• **Extract to read**:
+ + + +

Chao_Ren · June 13, 2025, 11:25pm

Hi Jon, I have looked through the hallucinations I have encountered (about 11-12 altogether I think) and here are seven examples:

Ink from the back

HRD:1 p211 plus ten pages of hallucination595×841 67.8 KB

Plus ten pages; probably because of the spill-over of ink from the back?
English with Burmese text confusion

English with Burmese text confusion898×2550 209 KB
Double-line hallucination

Double-line hallucination original pdf1338×1902 342 KB

Double-line hallucination1328×1898 316 KB
Triple line hallucination (plus seven more pages)

Triple-line hallucination (plus seven pages)1342×1904 334 KB
Eighteen-line hallucination

Eighteen-line hallucination892×2548 317 KB
Map hallucination (the Myotha example I was talking about)

Map hallucination1790×2538 311 KB
Eleven-line hallucination

Eleven-line hallucination892×2550 295 KB

Jon · June 15, 2025, 5:47pm

Thank you for these! Hopefully Leo in the near term would learn to ignore the Burmese or even in the long term learn to transcribe it. The map is a bit of a long-shot but we’ve been thinking about vectorising visual representations. But as for the other examples I think the hallucination problem will subside over time. At this stage it’s mostly a question us having access to the computing resources to train the model for longer—for more “epochs” (i.e. times the model sees each example in the training data). Leo has only been through one epoch but full “convergence” (i.e., when it has learned everything it can from the data) would probably take something more like ten epochs, and so cost ten times as much.

+ + + +

[Image-text web data]
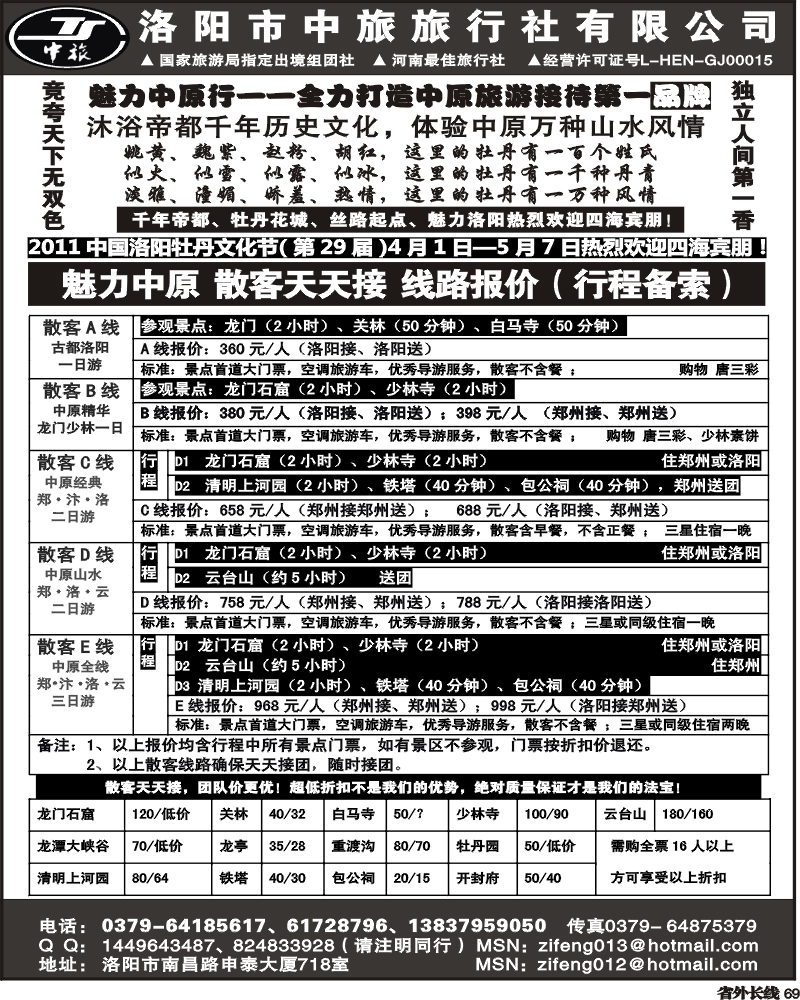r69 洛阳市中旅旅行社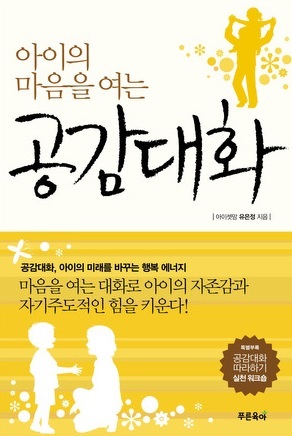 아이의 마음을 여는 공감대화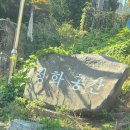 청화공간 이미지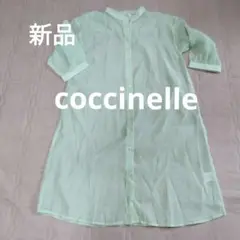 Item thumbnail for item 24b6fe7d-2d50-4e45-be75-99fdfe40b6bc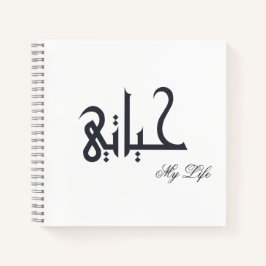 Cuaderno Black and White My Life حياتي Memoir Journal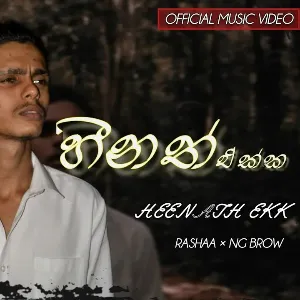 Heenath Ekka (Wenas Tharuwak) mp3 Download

+ + + +

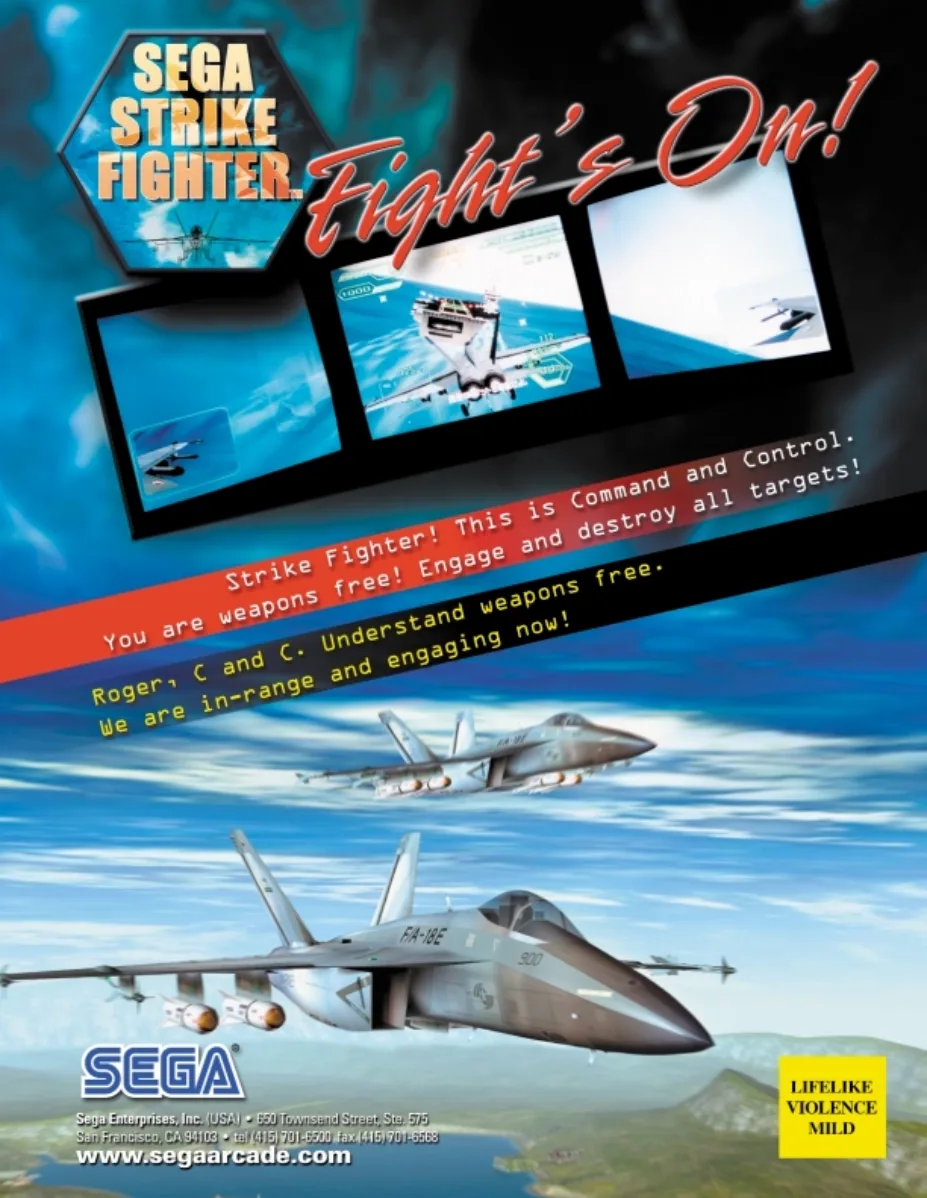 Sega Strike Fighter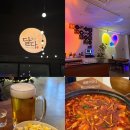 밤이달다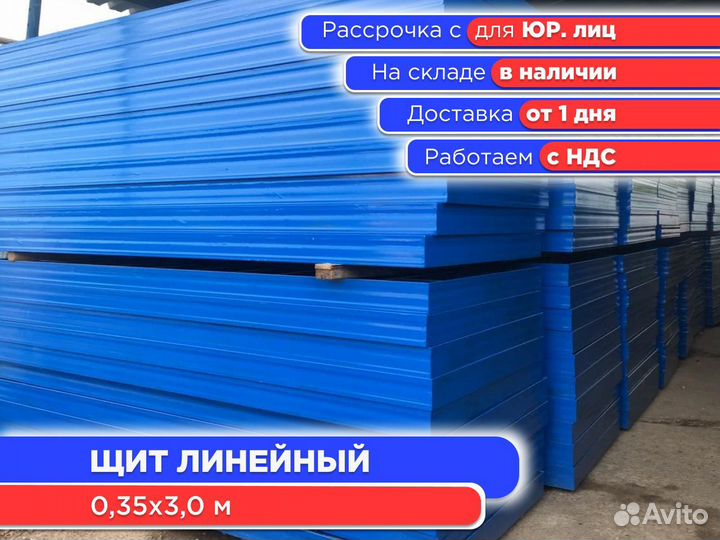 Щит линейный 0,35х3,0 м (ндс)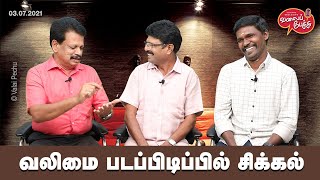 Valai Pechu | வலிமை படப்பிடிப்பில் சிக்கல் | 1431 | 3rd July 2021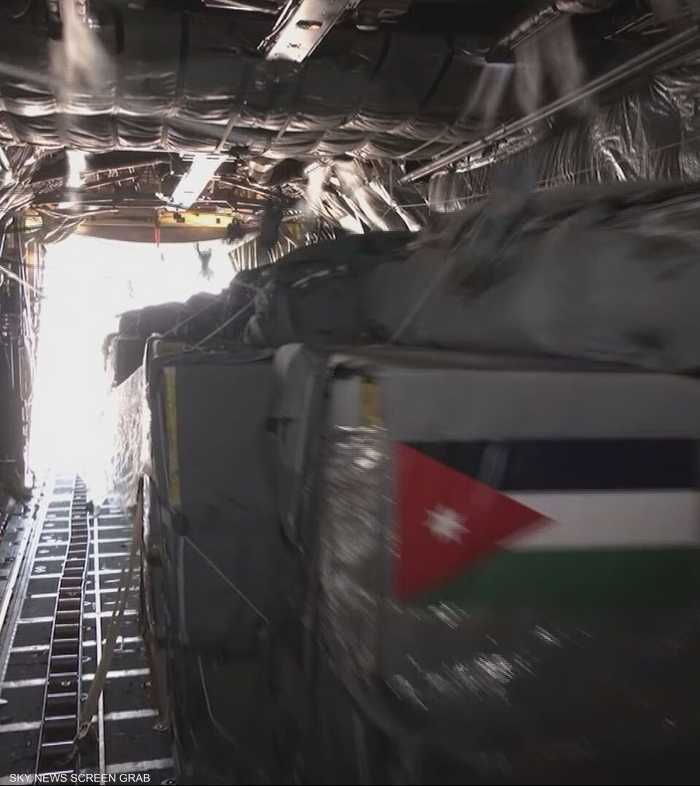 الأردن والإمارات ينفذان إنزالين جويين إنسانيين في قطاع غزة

+ + + +

• **Exercise A**: In the forum thread about transcription hallucinations, roughly how many hallucinations does Chao_Ren say were encountered altogether?
• **Exercise B**: Carry on the forum thread about transcription hallucinations from the point at which it stops.

• **Task output A**: About 11 to 12.

• **Task output B**:
In most of these cases, I’d guess that the output would improve significantly if the image was rotated the right way around. This has been a recurring issue in the beta phase and we have two ways to solve it. First, we’ll introduce the ability to rotate images in the web-app. And second, we’ll train the model on rotated images so it doesn’t have trouble with them in the first place (the reason we haven’t done this before is because it costs more in computing power, since it means adding more training data, and so increasing the cost of each epoch).